To investigate the hydrodynamic performance of the floating platform VolturnUS-S as configured for the 1st Floating Offshore Wind Turbine (FOWT) Comparative Study, we have used a Smoothed Particle Hydrodynamics (SPH) based solver that features a coupling to the cable dynamic solver MoorDyn+ to reproduce the proposed benchmarks. This is a quite novel application of the method to simulate semi-submersible platforms for offshore wind energy. For this benchmark, which does not include aerodynamic actions, we have proposed a new procedure, leveraging offline coupling techniques to model the problem in a sub-domain of the reference wave basin. Our approach is detailed and validated for wave propagation only, and thus applied to reproduce the wave-platform interaction for an extreme focused wave condition.

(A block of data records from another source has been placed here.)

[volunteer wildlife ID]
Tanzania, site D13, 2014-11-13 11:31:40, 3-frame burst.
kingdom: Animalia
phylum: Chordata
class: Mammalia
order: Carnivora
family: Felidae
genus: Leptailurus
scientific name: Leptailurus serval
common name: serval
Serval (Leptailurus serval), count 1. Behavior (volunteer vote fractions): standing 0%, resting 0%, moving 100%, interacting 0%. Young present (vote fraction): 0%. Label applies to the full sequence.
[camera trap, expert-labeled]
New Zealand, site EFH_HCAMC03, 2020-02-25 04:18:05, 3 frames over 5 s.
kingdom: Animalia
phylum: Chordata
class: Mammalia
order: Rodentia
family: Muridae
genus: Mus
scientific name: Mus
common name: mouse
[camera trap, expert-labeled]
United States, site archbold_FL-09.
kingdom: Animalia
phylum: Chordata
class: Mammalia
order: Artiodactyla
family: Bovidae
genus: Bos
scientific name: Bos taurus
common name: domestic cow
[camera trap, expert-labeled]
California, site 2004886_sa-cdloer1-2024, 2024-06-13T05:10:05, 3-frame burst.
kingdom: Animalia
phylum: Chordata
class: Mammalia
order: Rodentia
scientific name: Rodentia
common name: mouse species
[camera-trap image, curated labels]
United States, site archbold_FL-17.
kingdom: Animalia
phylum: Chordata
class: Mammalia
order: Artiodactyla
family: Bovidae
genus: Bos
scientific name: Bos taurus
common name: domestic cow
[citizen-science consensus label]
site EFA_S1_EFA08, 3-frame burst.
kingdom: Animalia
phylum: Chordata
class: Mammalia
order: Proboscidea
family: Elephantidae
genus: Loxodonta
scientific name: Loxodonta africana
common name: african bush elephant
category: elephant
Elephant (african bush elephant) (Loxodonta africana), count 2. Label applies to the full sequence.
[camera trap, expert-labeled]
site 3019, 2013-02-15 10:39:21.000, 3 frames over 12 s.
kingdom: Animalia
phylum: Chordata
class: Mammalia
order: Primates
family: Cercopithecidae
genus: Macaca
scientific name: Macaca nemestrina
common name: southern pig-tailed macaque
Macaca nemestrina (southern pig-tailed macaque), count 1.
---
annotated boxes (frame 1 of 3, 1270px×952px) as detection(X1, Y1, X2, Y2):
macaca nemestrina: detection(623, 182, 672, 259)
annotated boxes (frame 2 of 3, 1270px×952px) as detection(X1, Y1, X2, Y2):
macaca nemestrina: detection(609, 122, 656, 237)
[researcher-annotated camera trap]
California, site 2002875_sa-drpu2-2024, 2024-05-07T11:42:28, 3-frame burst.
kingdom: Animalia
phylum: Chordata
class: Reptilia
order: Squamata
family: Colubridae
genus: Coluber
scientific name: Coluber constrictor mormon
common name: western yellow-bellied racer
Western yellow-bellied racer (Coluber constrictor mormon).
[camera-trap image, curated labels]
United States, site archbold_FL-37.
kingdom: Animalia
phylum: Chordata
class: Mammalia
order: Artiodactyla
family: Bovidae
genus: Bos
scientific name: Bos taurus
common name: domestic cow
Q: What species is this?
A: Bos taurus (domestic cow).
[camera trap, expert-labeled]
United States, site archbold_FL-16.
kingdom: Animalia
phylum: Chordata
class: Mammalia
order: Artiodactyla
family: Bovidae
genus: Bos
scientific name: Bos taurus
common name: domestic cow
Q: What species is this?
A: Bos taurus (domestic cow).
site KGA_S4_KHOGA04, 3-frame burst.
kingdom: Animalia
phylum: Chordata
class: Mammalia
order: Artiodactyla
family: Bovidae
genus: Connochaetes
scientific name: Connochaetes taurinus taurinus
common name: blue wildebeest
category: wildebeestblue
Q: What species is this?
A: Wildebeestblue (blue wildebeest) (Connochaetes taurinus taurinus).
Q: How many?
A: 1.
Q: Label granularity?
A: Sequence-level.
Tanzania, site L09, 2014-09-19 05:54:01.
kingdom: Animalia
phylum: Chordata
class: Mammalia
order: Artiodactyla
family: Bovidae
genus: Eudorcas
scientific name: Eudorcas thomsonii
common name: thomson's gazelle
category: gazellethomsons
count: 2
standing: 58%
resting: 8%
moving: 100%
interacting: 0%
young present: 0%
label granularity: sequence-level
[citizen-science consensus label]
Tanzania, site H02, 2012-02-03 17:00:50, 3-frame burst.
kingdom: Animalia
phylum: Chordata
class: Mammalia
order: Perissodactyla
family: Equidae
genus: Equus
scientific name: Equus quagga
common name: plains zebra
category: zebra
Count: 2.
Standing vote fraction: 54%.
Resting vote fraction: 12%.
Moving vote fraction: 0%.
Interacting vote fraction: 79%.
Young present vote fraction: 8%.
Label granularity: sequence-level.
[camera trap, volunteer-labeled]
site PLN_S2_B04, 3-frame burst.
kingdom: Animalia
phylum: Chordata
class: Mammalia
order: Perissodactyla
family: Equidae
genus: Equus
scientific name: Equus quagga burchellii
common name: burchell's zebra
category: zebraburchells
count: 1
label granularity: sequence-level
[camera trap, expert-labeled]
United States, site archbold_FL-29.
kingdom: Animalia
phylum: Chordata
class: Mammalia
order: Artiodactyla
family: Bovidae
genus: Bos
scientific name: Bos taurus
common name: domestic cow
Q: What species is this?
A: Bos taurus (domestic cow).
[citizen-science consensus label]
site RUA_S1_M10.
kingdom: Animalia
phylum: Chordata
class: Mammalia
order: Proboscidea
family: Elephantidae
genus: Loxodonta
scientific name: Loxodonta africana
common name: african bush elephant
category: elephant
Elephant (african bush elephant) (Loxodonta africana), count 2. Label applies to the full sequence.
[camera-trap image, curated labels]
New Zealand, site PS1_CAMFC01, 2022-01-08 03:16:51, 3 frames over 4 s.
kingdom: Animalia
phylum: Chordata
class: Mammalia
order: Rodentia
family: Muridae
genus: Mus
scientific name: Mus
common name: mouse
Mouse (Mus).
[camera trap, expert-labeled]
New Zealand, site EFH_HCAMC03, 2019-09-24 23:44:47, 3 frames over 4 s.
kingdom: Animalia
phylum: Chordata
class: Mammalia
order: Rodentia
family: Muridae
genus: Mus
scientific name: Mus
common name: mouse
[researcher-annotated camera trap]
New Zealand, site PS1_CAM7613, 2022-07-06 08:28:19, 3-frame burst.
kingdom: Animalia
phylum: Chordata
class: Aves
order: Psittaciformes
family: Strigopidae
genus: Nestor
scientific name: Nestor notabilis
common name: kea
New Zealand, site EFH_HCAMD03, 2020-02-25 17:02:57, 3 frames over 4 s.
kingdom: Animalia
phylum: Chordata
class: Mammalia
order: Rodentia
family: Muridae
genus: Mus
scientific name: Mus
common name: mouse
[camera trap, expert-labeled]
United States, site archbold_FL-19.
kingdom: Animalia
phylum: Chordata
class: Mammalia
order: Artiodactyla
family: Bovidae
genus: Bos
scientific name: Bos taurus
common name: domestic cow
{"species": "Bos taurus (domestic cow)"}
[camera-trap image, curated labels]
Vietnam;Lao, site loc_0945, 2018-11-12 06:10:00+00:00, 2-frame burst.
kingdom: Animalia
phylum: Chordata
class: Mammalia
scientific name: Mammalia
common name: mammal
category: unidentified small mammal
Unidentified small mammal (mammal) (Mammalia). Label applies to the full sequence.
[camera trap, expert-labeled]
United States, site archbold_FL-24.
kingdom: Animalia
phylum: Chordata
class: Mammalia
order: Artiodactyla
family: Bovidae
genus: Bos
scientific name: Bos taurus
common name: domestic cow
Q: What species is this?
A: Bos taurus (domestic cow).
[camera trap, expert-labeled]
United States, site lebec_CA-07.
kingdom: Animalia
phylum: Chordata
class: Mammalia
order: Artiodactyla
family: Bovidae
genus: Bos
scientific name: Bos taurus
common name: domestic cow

Good results are obtained for the wave generation and validation using open boundary conditions as well as for the platform motion under the extreme event.
The 1st Floating Offshore Wind Turbine (FOWT) Comparative Study proposes a framework for evaluating strengths and weaknesses of numerical approaches in dealing with the hydrostatic and hydrodynamic response of semi-submersible platforms for wind energy harvesting. For this investigation, the VolturnUS-S floating platform (Allen et al., 2020), which ideally hosts a IEA-15-240-RWT wind turbine (Gaertner et al., 2020) serves as a reference test configuration. Several test cases are available in the reference material (Ransley et al., 2023). The participants are required to submit the output data for the model they want to benchmark.
Developed by researchers from the National Renewable Energy Laboratory (NREL), FAST (Fatigue, Aerodynamics, Structures and Turbulence) (Jonkman, 2007) is certainly one of the most used open-source codes for marine structures. FAST and similar pieces of software, however, solve the hydrodynamics with potential-flow solvers, which generally cannot properly capture viscous effects and wave breaking. Anyhow, most of their limitations can be worked around by including fictitious treatments for the viscosity and other effects. Tran et al. (2014) compared the prediction of FAST and a computational fluid dynamics (CFD)-based solver, and revealed that potential-flow based models consistently overestimate the motion of the investigated platforms (see also, Nematbakhsh et al., 2015; Oguz et al., 2018; Zhou et al., 2019). Similar comprehensive research is presented in Liu et al. (2017), where another CFD investigation was performed on the DeepCWind semi-submersible floating wind turbine within a realistic-like environment. Other researchers have proposed the use of combined design strategies (see, e.,g., for similar applications Rij et al., 2019; Maet al., 2019) in which CFD models can play a pivotal role.